EXERCISE DETAILS:
Copy the records verbatim from their first line through the line that contains "556H429L422 562V579H434L440 590H464V567H457L452", and include that line.

DATASET:
__________
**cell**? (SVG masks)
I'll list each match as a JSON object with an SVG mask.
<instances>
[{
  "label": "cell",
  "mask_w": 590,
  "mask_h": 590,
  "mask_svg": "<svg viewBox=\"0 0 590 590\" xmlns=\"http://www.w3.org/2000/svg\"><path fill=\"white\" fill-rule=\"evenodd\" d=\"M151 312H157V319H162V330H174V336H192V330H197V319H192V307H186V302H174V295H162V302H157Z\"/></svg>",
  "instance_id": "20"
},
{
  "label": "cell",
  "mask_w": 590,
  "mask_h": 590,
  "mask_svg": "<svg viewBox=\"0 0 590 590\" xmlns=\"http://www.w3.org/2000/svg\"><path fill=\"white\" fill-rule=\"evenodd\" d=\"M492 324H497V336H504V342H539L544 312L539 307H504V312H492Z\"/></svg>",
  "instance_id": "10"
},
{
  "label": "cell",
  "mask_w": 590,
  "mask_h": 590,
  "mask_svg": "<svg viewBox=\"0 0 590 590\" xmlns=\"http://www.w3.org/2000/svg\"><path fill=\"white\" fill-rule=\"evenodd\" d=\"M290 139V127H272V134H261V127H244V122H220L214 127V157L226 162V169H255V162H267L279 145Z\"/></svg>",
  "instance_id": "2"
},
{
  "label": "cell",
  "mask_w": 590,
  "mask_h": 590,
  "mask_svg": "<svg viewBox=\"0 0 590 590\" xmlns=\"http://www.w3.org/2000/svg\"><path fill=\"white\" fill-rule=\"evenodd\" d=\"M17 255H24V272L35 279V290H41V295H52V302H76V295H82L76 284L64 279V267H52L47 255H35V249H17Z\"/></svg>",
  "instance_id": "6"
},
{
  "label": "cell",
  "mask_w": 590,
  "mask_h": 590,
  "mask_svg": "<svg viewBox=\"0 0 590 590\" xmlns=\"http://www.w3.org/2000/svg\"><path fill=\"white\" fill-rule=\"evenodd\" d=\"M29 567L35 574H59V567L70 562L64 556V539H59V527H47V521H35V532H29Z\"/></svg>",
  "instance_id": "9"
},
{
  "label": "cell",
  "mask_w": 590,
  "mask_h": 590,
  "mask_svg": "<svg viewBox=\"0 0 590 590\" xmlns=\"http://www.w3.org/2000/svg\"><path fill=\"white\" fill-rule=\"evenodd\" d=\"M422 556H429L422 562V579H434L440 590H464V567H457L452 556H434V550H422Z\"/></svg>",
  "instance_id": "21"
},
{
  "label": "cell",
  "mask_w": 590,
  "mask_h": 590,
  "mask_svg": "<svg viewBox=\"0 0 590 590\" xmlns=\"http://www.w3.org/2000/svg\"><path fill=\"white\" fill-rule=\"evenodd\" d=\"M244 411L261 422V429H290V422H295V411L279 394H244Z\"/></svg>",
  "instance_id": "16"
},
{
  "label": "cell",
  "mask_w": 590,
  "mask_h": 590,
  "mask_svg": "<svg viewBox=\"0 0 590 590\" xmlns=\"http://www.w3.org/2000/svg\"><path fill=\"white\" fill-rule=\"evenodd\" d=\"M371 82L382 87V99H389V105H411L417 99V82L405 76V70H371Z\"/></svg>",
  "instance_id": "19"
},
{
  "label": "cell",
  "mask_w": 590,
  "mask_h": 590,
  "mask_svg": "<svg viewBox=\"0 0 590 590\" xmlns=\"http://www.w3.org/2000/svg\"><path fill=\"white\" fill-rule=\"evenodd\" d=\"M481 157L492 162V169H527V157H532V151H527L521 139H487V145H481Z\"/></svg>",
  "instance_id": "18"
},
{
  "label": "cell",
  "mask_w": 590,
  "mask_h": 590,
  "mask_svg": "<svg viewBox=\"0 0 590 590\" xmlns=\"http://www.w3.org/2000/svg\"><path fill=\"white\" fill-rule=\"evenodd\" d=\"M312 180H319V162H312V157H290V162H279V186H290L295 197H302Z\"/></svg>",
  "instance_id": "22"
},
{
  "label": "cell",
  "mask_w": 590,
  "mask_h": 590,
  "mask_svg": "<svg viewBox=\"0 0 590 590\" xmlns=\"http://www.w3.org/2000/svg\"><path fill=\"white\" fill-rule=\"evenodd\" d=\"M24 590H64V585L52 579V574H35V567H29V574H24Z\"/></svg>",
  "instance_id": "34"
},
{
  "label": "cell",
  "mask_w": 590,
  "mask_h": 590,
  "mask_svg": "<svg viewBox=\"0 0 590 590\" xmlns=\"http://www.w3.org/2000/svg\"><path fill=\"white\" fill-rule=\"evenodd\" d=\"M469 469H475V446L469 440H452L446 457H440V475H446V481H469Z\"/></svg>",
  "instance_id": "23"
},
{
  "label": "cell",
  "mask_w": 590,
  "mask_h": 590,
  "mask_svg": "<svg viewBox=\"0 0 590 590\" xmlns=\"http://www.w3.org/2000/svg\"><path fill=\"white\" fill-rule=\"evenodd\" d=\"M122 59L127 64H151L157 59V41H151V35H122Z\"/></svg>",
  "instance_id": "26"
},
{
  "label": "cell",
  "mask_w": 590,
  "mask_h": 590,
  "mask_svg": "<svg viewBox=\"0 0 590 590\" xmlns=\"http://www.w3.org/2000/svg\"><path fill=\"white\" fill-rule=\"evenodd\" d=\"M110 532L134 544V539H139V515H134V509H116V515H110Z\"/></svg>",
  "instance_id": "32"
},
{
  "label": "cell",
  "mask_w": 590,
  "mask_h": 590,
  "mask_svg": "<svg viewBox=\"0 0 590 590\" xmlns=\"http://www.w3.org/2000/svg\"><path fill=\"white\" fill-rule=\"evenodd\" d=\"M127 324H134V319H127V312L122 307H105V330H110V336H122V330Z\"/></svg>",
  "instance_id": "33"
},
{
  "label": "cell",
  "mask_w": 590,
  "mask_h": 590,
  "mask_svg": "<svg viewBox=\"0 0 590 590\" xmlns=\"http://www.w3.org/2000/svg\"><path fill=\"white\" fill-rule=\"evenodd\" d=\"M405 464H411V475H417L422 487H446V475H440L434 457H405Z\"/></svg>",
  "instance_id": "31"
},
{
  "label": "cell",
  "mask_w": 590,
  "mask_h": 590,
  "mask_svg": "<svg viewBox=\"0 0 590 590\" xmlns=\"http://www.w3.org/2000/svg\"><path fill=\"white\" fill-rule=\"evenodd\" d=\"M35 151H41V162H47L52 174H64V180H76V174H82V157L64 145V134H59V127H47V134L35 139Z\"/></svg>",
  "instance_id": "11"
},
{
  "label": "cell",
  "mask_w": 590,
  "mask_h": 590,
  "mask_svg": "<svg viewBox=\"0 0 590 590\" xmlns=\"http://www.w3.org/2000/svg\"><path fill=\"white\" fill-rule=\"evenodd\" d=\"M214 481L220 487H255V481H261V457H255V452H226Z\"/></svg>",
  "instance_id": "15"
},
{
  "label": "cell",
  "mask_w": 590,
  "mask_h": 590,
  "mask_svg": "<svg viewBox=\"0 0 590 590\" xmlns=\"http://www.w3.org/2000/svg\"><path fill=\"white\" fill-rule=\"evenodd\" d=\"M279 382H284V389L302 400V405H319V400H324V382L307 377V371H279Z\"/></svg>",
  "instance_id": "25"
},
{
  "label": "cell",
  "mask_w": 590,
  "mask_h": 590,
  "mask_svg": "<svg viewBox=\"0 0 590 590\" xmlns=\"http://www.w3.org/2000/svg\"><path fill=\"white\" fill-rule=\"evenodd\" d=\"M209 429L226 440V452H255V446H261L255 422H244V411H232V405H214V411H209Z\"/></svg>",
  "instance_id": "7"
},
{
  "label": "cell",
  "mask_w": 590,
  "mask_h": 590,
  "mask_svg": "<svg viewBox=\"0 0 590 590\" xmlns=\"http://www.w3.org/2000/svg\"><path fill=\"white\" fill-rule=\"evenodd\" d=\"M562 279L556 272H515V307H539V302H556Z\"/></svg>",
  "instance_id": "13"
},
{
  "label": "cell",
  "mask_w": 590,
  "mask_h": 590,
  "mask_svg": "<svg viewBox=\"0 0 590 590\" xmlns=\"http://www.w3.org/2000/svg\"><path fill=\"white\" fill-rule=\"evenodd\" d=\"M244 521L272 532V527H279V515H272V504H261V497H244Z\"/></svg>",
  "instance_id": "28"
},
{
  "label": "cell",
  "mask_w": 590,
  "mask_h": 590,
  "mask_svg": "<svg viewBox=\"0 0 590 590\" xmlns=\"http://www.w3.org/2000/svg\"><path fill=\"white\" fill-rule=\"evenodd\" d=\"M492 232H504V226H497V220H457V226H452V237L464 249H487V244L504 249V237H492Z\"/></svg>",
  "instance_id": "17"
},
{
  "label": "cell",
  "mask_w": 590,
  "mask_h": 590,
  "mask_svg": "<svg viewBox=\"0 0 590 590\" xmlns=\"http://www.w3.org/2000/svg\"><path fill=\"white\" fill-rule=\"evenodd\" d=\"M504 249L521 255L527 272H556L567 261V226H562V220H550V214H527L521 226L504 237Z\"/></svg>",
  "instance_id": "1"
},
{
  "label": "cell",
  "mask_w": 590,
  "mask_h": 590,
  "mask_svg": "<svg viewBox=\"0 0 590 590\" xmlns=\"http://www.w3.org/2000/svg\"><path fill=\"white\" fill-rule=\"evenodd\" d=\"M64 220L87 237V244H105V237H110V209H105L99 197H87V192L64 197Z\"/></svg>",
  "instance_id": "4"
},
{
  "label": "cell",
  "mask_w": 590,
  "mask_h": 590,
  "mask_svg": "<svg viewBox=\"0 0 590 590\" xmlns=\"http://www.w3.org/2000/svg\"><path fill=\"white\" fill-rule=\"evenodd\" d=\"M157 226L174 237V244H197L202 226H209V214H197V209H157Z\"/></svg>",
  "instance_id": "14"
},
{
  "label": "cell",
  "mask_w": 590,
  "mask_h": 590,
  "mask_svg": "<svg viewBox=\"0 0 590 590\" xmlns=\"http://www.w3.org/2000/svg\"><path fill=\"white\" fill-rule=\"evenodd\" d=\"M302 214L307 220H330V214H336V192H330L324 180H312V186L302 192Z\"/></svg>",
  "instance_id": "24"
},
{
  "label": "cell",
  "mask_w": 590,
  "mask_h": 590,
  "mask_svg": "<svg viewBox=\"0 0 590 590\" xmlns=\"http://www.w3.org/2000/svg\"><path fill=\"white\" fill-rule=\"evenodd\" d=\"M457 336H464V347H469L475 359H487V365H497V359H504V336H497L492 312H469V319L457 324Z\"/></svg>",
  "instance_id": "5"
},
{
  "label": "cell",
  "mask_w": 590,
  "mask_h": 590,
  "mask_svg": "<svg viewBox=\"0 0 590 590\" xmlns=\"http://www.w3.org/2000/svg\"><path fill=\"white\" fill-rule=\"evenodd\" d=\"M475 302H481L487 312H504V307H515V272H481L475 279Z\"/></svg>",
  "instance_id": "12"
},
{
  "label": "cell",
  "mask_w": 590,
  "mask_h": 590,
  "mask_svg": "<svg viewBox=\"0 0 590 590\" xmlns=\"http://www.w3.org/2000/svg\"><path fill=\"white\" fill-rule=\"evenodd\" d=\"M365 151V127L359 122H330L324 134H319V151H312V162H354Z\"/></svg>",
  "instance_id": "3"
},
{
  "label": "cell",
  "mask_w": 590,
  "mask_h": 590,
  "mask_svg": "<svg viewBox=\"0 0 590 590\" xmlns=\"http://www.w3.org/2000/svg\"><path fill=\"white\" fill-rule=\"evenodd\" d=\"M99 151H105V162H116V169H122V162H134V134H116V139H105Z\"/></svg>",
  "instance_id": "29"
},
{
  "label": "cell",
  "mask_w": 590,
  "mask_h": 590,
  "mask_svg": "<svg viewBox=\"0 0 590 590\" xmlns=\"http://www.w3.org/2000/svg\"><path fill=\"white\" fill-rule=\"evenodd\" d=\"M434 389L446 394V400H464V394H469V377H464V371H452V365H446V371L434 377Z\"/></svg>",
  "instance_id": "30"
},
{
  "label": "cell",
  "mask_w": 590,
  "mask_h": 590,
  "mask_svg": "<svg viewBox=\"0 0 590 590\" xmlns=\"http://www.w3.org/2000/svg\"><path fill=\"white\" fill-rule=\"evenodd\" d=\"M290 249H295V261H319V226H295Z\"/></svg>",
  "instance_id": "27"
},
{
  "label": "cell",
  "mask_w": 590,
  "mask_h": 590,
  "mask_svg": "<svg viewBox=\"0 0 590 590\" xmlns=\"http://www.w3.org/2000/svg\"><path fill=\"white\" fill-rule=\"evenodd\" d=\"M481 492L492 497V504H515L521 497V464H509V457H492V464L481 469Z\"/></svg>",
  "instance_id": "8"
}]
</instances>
__________
COMPLETE ANSWER:
**cell**? (SVG masks)
I'll list each match as a JSON object with an SVG mask.
<instances>
[{
  "label": "cell",
  "mask_w": 590,
  "mask_h": 590,
  "mask_svg": "<svg viewBox=\"0 0 590 590\" xmlns=\"http://www.w3.org/2000/svg\"><path fill=\"white\" fill-rule=\"evenodd\" d=\"M151 312H157V319H162V330H174V336H192V330H197V319H192V307H186V302H174V295H162V302H157Z\"/></svg>",
  "instance_id": "20"
},
{
  "label": "cell",
  "mask_w": 590,
  "mask_h": 590,
  "mask_svg": "<svg viewBox=\"0 0 590 590\" xmlns=\"http://www.w3.org/2000/svg\"><path fill=\"white\" fill-rule=\"evenodd\" d=\"M492 324H497V336H504V342H539L544 312L539 307H504V312H492Z\"/></svg>",
  "instance_id": "10"
},
{
  "label": "cell",
  "mask_w": 590,
  "mask_h": 590,
  "mask_svg": "<svg viewBox=\"0 0 590 590\" xmlns=\"http://www.w3.org/2000/svg\"><path fill=\"white\" fill-rule=\"evenodd\" d=\"M290 139V127H272V134H261V127H244V122H220L214 127V157L226 162V169H255V162H267L279 145Z\"/></svg>",
  "instance_id": "2"
},
{
  "label": "cell",
  "mask_w": 590,
  "mask_h": 590,
  "mask_svg": "<svg viewBox=\"0 0 590 590\" xmlns=\"http://www.w3.org/2000/svg\"><path fill=\"white\" fill-rule=\"evenodd\" d=\"M17 255H24V272L35 279V290H41V295H52V302H76V295H82L76 284L64 279V267H52L47 255H35V249H17Z\"/></svg>",
  "instance_id": "6"
},
{
  "label": "cell",
  "mask_w": 590,
  "mask_h": 590,
  "mask_svg": "<svg viewBox=\"0 0 590 590\" xmlns=\"http://www.w3.org/2000/svg\"><path fill=\"white\" fill-rule=\"evenodd\" d=\"M29 567L35 574H59V567L70 562L64 556V539H59V527H47V521H35V532H29Z\"/></svg>",
  "instance_id": "9"
},
{
  "label": "cell",
  "mask_w": 590,
  "mask_h": 590,
  "mask_svg": "<svg viewBox=\"0 0 590 590\" xmlns=\"http://www.w3.org/2000/svg\"><path fill=\"white\" fill-rule=\"evenodd\" d=\"M422 556H429L422 562V579H434L440 590H464V567H457L452 556H434V550H422Z\"/></svg>",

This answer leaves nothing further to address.